Document excerpt:

Diet can bring out the best of microbial behaviours: microbiome symbiosis

Microorganisms within the human intestine ferment carbohydrate sources, which reach the colon into the SCFA acetate, propionate and butyrate( Reference Conterno, Fava and Viola 15 ). These small organic acids have been shown in animal studies to regulate incretin or gut hormone production, thereby controlling satiety and food intake( Reference Conterno, Fava and Viola 15 , Reference Lin, Frassetto and Kowalik 72 , Reference Cani, Possemiers and Van de Wiele 74 ). They also stimulate the gut hormone glucagon-like peptide-2, which is involved in maintaining gut barrier function, a defense mechanism, which can impede the uptake of inflammatory compounds such as lipopolysaccharide (LPS) from the gut lumen that trigger the low-grade chronic inflammation and subsequent insulin resistance associated with obesity and CVD( Reference Tappenden, Albin and Bartholome 73 , Reference Cani, Possemiers and Van de Wiele 74 ). Similarly, SCFA have been shown to regulate adipocyte hormone production, not least of leptin( Reference Xiong, Miyamoto and Shibata 75 ), the obesity hormone, and to control inflammatory processes in adipose tissue( Reference Al-Lahham, Roelofsen and Rezaee 76 ), processes intimately involved in CVD risk, and possibly also impact on the way energy is stored or burnt in the body controlling adiposity and thermogenesis( Reference Conterno, Fava and Viola 15 , Reference Gao, Yin and Zhang 77 ).

Provided data:
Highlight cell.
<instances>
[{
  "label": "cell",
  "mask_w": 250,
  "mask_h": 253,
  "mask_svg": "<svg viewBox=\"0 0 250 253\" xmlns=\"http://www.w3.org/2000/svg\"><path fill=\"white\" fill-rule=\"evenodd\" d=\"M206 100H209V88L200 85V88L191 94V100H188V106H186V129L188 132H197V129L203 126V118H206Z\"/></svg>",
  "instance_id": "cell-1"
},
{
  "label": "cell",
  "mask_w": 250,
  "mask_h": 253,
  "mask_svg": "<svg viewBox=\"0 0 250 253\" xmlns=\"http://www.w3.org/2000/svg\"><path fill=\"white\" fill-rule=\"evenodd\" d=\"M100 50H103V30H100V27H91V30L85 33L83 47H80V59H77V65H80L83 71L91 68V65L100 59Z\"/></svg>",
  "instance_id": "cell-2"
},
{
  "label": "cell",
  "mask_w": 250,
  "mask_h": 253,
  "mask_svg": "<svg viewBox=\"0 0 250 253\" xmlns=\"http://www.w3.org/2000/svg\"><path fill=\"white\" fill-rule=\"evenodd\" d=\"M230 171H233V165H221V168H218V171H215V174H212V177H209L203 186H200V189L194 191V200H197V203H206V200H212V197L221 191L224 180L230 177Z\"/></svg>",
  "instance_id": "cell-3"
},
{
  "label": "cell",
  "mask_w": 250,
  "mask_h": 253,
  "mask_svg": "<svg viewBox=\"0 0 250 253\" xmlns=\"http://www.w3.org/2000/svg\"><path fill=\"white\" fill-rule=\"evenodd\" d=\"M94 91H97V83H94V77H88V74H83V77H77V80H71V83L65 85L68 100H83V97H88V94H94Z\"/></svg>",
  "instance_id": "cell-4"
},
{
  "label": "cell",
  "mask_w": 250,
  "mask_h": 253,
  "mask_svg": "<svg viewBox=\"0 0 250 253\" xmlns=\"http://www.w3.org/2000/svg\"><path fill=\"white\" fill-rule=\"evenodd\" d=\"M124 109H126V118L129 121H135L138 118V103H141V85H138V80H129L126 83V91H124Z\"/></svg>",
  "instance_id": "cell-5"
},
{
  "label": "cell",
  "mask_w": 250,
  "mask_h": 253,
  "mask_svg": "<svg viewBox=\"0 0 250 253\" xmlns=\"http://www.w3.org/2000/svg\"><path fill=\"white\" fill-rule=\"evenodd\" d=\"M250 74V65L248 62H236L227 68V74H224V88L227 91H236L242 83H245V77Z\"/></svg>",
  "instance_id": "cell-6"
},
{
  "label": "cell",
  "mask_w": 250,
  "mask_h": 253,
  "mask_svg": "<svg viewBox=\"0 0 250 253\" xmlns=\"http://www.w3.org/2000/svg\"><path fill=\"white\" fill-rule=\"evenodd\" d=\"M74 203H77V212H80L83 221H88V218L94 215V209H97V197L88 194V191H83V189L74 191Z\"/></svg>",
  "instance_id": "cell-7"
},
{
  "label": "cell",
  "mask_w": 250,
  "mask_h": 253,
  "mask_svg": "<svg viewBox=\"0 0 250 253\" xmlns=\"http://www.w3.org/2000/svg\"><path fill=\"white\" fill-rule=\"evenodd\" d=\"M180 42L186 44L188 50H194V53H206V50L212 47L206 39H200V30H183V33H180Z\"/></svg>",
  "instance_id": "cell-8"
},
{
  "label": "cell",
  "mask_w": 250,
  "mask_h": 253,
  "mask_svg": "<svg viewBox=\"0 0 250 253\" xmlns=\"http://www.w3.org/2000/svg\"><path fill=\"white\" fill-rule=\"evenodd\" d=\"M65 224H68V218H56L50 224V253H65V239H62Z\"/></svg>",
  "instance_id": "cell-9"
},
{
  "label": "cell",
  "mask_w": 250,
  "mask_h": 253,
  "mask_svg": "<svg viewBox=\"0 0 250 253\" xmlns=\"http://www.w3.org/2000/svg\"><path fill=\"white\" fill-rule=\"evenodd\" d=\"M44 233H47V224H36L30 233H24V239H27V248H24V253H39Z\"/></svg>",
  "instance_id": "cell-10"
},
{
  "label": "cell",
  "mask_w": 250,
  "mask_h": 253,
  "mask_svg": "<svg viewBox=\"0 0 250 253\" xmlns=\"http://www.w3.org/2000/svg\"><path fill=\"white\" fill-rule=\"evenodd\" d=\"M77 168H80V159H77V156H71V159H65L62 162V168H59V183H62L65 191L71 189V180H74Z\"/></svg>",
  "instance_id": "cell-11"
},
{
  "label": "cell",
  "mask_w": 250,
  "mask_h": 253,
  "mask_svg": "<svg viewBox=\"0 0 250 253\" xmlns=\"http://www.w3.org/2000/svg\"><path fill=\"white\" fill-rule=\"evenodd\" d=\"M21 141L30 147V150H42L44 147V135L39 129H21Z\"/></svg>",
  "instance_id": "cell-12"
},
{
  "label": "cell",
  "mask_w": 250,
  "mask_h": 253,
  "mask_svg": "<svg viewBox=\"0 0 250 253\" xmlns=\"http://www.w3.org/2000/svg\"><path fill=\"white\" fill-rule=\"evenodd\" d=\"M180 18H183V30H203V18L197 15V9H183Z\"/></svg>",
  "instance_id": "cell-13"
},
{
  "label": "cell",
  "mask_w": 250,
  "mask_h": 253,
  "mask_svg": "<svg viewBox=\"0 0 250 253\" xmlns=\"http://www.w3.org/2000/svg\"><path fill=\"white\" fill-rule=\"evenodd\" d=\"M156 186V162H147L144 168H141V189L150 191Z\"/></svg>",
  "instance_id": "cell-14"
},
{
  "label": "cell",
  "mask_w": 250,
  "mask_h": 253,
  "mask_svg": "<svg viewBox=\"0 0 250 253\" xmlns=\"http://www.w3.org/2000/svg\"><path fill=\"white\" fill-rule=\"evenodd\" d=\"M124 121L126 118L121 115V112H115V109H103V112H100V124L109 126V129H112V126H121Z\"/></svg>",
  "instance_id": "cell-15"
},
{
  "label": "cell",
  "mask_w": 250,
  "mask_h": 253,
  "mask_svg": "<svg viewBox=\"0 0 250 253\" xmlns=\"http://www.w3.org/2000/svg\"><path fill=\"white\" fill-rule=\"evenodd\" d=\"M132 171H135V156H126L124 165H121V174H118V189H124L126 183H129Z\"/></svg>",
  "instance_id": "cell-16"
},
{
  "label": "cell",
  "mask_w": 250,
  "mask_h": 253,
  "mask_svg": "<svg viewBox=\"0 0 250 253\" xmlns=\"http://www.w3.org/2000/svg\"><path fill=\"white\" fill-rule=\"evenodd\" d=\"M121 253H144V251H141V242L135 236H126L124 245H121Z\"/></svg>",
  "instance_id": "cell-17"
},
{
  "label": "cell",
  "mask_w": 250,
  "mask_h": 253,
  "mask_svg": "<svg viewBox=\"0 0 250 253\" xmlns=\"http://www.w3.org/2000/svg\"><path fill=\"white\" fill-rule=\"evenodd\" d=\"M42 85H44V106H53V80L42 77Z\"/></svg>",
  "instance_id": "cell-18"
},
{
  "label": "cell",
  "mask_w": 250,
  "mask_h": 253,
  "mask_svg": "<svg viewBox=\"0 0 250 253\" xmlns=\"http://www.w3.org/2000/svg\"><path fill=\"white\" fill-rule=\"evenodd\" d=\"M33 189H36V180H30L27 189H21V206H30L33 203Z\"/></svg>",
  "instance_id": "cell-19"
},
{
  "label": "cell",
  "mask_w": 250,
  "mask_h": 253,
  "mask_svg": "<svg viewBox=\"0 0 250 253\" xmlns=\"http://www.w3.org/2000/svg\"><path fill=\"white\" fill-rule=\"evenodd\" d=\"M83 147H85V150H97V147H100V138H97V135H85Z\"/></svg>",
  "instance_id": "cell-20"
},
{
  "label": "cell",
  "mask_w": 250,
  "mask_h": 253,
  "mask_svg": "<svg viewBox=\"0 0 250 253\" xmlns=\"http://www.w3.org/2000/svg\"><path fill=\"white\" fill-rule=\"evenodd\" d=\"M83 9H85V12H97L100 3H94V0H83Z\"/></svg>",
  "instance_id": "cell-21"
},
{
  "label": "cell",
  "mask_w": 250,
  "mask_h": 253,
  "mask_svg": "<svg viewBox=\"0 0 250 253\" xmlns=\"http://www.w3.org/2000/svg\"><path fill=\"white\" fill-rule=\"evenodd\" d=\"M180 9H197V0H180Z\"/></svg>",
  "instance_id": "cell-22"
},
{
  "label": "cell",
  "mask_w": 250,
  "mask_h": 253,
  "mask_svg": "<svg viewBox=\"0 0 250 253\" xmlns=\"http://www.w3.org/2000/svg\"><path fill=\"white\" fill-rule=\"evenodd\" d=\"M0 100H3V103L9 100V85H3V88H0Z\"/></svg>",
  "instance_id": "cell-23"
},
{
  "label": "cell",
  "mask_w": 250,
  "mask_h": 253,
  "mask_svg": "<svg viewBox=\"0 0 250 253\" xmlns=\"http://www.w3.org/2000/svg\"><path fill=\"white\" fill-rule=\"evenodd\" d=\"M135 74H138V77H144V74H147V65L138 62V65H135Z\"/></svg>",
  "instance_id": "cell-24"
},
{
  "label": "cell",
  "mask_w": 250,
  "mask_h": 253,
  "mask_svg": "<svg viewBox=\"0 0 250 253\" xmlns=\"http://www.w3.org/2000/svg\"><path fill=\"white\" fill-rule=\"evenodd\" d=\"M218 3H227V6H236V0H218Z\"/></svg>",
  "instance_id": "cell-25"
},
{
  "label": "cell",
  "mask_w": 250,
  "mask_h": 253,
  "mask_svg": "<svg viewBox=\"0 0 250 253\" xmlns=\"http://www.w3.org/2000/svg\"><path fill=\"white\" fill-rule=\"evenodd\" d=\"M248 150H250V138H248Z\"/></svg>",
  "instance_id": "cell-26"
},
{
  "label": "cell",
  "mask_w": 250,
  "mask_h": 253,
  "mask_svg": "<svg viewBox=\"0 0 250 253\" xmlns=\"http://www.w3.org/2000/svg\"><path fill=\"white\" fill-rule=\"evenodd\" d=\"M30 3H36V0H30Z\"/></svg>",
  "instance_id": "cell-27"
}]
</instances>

Task: In the microbiome symbiosis text, which three SCFA do intestinal microorganisms produce when they ferment carbohydrate sources? Work only from the text, not from the rows.

Written response: Acetate, propionate and butyrate.